Post-Taylor Swift Effect, Most Super Bowl Ads Still Don’t Pass the Bechdel Test

America post Staff
5 Min Read


Years before Taylor Swift attended that first storied NFL game in Kansas City in 2023, female viewership of the game was growing. But despite the uptick in female fandom and viewership, most Super Bowl ads don’t feature women in central roles.

In 2024, the number of women aged 18-24 who tuned into the Big Game jumped by a reported 24%. And since 2021, women’s favorability toward the NFL increased by 13 points, rising to 55% in January, according to marketing intelligence firm Morning Consult.

But while Taylor Swift’s courtship with Kansas City Chiefs star Travis Kelce undoubtedly drew a new audience of viewers to the game in a phenomenon that observers have dubbed the Taylor Swift effect, the pop star was adding to double-digit growth in female viewership that the NFL first witnessed five years ago, said Marissa Solis, svp of global brand and consumer marketing for the NFL.

“In those last five years, even before the Taylor Swift effect, we’ve seen a tremendous amount of growth in female fandom and viewership,” Solis told ADWEEK.

Women represent 49% of Super Bowl viewers, Solis said. But so far, Super Bowl advertisers have failed to adapt to those changing demographics, according to data from market research firm Zappi. One way to measure female representation in films is with the Bechdel test. For a movie to pass, it must include two or more women talking to each other about something other than a man. While not always applicable to 30- or 60-second ads, the test is a framework for understanding representation in culture.

Female representation is falling

Women appeared in 78% of Super Bowl ads last year, but only 28% showed women in a central role, according to Zappi’s data. That’s a drop from 32% in 2023, pre-Taylor Swift effect. Similarly, ads where women had a speaking or narrating role dropped from 64% to 54% between 2023 and 2025.

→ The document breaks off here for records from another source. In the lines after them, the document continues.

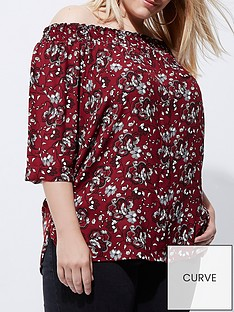 river-island-ri-plus-red-floral-bardot-top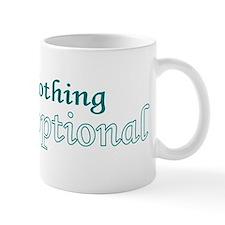 Optional (Blue) Mug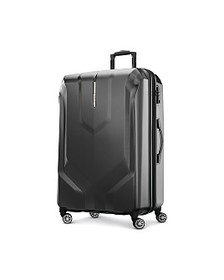Samsonite - Opto PC DLX Large Expandable Spinner S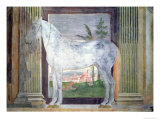 Sala Dei Cavalli, Grey Horse from the Stables of Ludovico Gonzaga III of Mantua, 1528 Giclee Print by Giulio Romano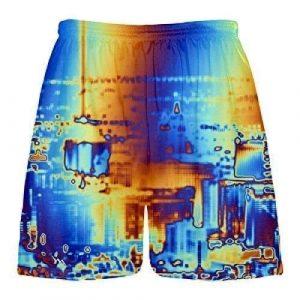 Las Vegas Lacrosse Shorts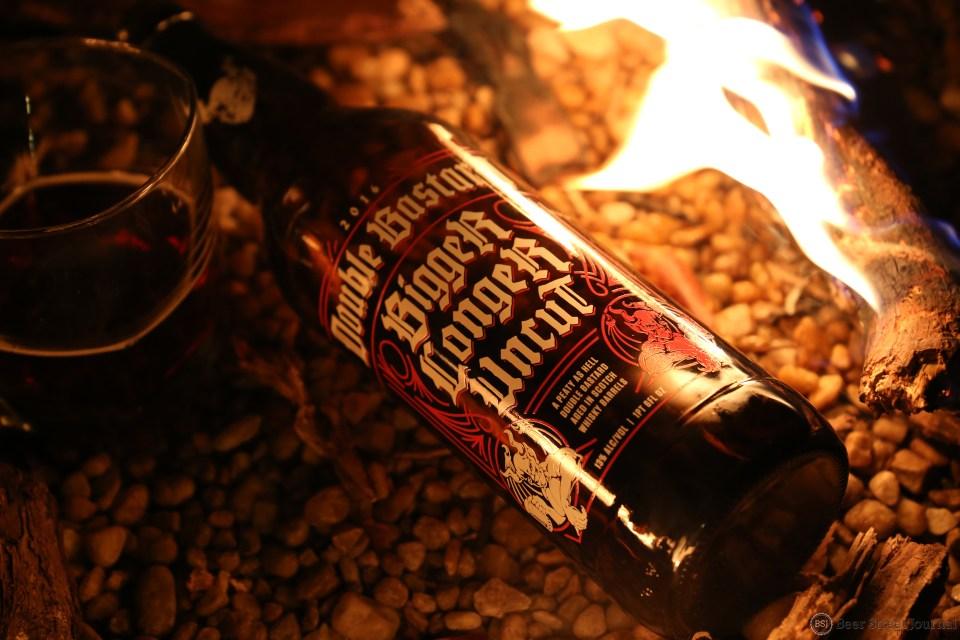 Double Bastard Bigger Longer Uncut bottle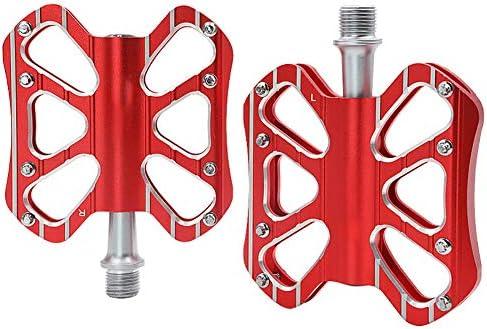 マウンテンバイクペダル-フラットフォームMTBペダル-アルミニウムサイクリングシールドベアリングペダルBMX MTB 9/16インチ用
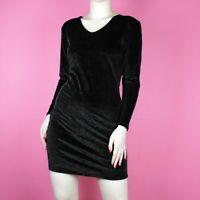 VINTAGE 80s 90s Black Wiggle Velvet Mini Stretch Goth Bodycon Mini Dress S 8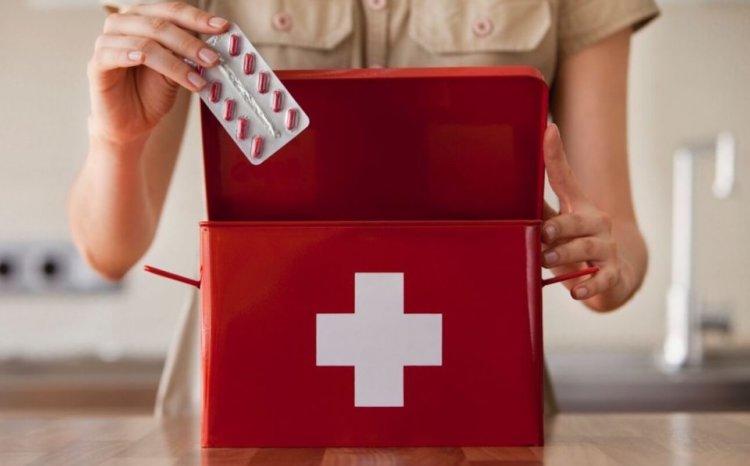 Умная аптечка сама подскажет, какие лекарства нужно принят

“Women are now half the audience, but rarely the center of the story in the ads,” Nataly Kelly, chief marketing officer at Zappi, told ADWEEK. “So they’re on screen, but they’re not driving the narrative.”

Zappi’s data measures whether ads are holding viewers attention, invoking an emotional response, and increasing a viewer’s inclination to purchase.

In terms of what ads women liked best, they like ads targeted to a broad audience, according to Zappi. Four of the top five top ads ranked among women were also ranked in the top five ads overall. By comparison, just two of of the top ranked ads among men were in the top five ads overall.